> [TASK BRIEF] Your output is the line containing "How far is point" plus all lines after it to the end of the records, reproduced exactly, with nothing else.

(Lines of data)

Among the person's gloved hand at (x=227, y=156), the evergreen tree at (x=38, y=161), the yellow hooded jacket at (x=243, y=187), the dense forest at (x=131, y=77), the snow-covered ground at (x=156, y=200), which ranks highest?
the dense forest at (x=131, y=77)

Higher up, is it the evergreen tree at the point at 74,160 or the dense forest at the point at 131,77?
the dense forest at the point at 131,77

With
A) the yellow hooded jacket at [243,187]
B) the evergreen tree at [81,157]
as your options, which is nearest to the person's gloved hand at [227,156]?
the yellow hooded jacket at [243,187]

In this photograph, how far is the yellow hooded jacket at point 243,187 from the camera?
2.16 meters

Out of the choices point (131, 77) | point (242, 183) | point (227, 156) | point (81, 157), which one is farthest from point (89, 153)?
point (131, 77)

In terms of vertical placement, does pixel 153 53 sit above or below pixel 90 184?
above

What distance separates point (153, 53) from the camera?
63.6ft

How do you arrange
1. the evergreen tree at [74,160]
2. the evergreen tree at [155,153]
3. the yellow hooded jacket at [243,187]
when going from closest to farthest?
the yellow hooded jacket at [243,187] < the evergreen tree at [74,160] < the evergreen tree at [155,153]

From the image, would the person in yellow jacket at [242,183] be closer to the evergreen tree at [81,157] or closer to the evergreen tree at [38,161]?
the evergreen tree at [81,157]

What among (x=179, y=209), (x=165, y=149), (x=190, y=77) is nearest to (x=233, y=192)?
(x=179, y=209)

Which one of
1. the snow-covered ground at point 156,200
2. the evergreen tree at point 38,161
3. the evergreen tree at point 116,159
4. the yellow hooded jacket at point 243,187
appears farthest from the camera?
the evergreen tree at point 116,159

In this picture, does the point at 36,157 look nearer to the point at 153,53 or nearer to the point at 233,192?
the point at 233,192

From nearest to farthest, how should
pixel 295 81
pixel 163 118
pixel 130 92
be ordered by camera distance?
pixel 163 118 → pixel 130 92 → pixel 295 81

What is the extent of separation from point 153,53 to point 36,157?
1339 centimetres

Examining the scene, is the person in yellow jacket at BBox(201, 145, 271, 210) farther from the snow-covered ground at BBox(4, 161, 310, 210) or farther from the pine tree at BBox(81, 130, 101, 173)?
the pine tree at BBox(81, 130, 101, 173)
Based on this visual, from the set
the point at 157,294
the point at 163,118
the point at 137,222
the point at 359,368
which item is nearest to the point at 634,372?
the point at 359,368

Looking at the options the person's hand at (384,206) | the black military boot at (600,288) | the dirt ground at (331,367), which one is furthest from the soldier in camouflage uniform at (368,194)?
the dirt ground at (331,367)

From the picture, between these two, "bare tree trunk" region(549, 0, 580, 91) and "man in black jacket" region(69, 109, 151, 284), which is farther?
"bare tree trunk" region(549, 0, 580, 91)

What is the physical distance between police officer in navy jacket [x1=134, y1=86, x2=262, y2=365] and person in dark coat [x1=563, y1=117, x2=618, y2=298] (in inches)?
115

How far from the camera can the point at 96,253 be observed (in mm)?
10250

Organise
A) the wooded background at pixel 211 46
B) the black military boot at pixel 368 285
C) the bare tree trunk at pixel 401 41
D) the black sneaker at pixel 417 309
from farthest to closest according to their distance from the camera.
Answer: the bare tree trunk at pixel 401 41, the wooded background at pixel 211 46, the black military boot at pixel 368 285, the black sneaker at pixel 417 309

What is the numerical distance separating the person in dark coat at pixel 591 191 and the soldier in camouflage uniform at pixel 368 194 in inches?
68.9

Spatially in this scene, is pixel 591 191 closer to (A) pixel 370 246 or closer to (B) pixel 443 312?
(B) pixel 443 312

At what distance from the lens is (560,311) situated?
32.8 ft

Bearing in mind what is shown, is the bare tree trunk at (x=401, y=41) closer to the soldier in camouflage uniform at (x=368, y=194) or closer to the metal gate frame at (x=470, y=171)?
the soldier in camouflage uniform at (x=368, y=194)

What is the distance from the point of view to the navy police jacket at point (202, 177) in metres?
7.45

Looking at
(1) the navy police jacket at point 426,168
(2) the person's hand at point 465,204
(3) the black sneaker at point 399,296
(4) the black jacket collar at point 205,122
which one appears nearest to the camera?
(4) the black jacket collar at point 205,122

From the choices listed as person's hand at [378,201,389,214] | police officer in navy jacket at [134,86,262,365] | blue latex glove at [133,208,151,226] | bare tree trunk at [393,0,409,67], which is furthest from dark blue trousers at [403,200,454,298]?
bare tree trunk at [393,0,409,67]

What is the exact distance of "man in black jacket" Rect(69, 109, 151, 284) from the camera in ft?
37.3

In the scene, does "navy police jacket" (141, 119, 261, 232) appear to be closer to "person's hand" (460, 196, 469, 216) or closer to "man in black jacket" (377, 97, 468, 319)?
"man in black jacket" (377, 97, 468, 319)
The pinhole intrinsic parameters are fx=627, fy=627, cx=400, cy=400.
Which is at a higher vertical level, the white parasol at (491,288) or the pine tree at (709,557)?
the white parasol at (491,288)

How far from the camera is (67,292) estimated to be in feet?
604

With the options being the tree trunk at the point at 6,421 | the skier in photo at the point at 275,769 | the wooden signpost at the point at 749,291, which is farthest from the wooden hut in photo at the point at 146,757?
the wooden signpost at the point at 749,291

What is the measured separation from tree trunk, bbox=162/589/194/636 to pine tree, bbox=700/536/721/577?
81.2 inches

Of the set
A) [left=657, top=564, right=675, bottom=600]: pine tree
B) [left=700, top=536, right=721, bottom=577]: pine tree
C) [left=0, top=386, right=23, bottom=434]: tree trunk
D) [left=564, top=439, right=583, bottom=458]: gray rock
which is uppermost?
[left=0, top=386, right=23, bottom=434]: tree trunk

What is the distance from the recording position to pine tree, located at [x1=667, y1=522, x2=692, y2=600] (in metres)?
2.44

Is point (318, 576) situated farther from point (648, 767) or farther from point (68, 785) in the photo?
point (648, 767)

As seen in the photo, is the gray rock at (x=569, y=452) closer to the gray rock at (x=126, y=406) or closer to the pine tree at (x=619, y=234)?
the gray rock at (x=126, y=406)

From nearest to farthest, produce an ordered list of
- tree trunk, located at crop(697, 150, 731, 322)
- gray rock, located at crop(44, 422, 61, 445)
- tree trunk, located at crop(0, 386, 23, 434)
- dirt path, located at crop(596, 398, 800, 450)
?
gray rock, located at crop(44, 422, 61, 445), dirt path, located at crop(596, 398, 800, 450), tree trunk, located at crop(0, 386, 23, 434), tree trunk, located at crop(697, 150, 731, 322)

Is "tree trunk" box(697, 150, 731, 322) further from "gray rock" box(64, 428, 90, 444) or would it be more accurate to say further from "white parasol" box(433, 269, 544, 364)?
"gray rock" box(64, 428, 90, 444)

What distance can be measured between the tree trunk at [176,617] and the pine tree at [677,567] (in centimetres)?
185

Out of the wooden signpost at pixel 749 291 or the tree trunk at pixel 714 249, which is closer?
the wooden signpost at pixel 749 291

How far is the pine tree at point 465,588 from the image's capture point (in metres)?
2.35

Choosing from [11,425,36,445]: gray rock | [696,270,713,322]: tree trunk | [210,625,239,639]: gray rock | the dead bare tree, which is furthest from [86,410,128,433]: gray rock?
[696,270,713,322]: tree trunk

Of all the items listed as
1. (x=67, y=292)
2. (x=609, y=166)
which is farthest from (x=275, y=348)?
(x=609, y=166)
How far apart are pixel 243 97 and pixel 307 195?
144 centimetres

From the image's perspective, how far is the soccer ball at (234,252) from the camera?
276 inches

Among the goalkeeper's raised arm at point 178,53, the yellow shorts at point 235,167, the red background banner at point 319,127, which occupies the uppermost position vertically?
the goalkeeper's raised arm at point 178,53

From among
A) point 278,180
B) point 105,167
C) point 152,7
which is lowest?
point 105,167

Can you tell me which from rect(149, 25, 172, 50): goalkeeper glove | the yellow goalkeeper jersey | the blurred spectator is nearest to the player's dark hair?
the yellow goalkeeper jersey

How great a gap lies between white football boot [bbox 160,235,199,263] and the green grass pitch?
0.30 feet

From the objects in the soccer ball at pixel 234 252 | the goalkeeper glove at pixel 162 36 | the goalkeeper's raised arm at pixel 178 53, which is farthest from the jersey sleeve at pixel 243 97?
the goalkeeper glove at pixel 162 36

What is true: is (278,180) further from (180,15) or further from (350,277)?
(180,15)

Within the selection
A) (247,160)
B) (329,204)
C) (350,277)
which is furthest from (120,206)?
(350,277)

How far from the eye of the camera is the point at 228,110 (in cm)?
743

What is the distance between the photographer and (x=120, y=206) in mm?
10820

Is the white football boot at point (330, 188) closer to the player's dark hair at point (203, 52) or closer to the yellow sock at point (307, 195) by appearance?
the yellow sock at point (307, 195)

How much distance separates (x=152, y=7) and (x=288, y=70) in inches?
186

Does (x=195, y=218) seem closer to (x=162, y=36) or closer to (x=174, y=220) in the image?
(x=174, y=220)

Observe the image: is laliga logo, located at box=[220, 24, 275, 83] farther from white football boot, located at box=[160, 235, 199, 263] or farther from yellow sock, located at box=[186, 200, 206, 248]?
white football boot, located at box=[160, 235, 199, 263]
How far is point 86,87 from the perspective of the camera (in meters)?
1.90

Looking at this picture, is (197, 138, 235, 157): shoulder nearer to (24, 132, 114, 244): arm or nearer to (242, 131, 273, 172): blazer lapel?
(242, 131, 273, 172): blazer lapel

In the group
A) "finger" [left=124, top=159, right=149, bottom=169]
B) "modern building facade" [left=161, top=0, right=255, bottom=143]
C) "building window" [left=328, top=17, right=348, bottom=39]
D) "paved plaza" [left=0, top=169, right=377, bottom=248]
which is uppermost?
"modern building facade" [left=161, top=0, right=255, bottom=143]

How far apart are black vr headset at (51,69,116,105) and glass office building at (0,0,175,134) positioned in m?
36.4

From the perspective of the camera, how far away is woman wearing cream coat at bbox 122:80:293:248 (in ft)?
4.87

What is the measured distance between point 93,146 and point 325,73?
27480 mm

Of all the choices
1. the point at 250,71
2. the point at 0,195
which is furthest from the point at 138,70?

> [RESULT FOR THIS EXERCISE]
How far is point 86,87 from the perspective of the camera (in meters)?
1.90

Looking at this picture, is (197, 138, 235, 157): shoulder nearer to (24, 132, 114, 244): arm or nearer to (242, 131, 273, 172): blazer lapel?
(242, 131, 273, 172): blazer lapel

In the group
A) "finger" [left=124, top=159, right=149, bottom=169]
B) "modern building facade" [left=161, top=0, right=255, bottom=143]
C) "building window" [left=328, top=17, right=348, bottom=39]
D) "paved plaza" [left=0, top=169, right=377, bottom=248]
which is uppermost?
"modern building facade" [left=161, top=0, right=255, bottom=143]

How far apart are black vr headset at (51,69,116,105) and glass office building at (0,0,175,134) positioned in m?
36.4

From the perspective of the camera, how far away is woman wearing cream coat at bbox 122:80:293:248 (in ft)?
4.87

What is the measured distance between point 93,146 and point 325,73?
27480 mm

Of all the choices
1. the point at 250,71
2. the point at 0,195
which is furthest from the point at 138,70?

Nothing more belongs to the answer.